The simulator, formerly owned by the Swiss Air Force, is designed to train pilots and flight engineers operating AS332 Super Puma and similarly compatible helicopters, including the SAAF’s Oryx medium utility helicopter, is located at the Sim Aerotraining centre adjacent to the O.R. Tambo International Airport.

It amounts to a “proper recreation of the Super Puma flight dynamic”, ESAL CE Fabrice Cagnat told journalists at a media briefing yesterday. “We aim to continuously improve and enhance flight safety and crew skills. By placing simulators as close as possible to our customers we are able to provide training programs tailored to their specific needs. We are confident that the simulator will add significant value, not just in terms of monetary savings for the SAAF, but in real terms, measured in terms of peoples’ lives are saved,” Cagnat added in a statement issued after the briefing. “And positioning the simulator in Johannesburg, where it is easy to come and train, is an attractive proposition for all other Super Puma operators. We have already received a strong interest from operators from Africa but also from other part of the world,” he added. This included Asia and South America where similar facilities are currently lacking, he continued.
“By using a full-motion flight simulator, crew are able to refine their skills by training for all conceivable emergencies and mission scenarios, including some which would be too dangerous or not permissible to attempt during training flights on actual helicopters.” They can also train mountain operations, search-and-rescue as well as flying with night vision goggles. SAAF acting Director: Helicopter Systems, Colonel Hardus Engelbrecht, added Rooivalk and AgustaWestland A109 light utility aircraft would also use the simulator. The latter also has twin engines while the former has similar flight characteristics to the Oryx. Current planning is that in excess of 140 pilots and flight engineers will train on the system every year. Engelbrecht averred that crews needed 12 hours of emergency training per year, currently all done on real aircraft. He hoped this could be reduced to three with perhaps up to nine on the simulator.

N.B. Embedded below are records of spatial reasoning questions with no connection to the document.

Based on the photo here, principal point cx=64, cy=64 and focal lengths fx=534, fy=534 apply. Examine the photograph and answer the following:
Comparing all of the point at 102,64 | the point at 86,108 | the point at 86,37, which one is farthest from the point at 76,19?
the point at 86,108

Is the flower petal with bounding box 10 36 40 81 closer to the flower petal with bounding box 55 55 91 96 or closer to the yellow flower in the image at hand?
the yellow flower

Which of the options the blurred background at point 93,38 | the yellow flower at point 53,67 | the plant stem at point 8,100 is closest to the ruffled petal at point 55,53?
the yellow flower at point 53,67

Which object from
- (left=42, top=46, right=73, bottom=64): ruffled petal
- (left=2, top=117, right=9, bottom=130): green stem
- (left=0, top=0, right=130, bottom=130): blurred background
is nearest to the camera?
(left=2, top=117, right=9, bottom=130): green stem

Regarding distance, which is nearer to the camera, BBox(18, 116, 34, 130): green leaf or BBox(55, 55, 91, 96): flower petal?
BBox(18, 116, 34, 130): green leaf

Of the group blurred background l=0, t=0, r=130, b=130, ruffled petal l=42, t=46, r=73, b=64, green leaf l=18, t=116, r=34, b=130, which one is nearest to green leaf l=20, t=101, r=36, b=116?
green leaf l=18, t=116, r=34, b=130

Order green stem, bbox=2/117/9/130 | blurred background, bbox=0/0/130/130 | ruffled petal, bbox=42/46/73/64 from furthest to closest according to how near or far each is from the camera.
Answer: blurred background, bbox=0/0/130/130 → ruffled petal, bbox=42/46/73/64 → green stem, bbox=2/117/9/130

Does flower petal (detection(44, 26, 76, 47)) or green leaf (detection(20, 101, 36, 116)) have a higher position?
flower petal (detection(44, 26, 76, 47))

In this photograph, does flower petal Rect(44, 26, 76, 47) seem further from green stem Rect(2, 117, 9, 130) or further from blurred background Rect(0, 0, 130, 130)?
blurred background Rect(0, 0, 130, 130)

Cagnat noted simulation cost a fraction of actual cost, in this instance 25%. This, he said, meant that for the same budget four times as many crews could undergo rigorous training. It is an “excellent ratio of performance versus cost.” In addition, the actual platform’s life is extended as it is increasingly used for “true missions”. There is less “waste” of flying potential on training. Engelbrecht continued this meant more airframes available for operations on a given day. Up to now South Africa has had to send pilots to Europe to train on simulators there. This implied added budget spent on travel, accommodation and visa costs as well as a stipend for each person and no-show cancellation fees. It is now possible to replace crews that have become unavailable at short notice.

For the SAAF, the focus is foremost on providing upliftment of aircrew skills,” added Engelbrecht. “This is achieved by a combination of factors which allow trainees to forget that they are in a simulator and not the real aircraft. These are primarily a combination of accurate movements driven by hydraulically driven jacks that push, pull and tilt a replica helicopter cockpit, against which foreground imagery is projected”.

Cagnat further explained ESAL has contracted Sim Aerotraining to operate and maintain the simulator, while Eurocopter sold simulator hours. “We could not have done it ourselves in a cost-competative manner,” he said. Even though previously owned, it amounted to an investment of several million Rand in the South African economy.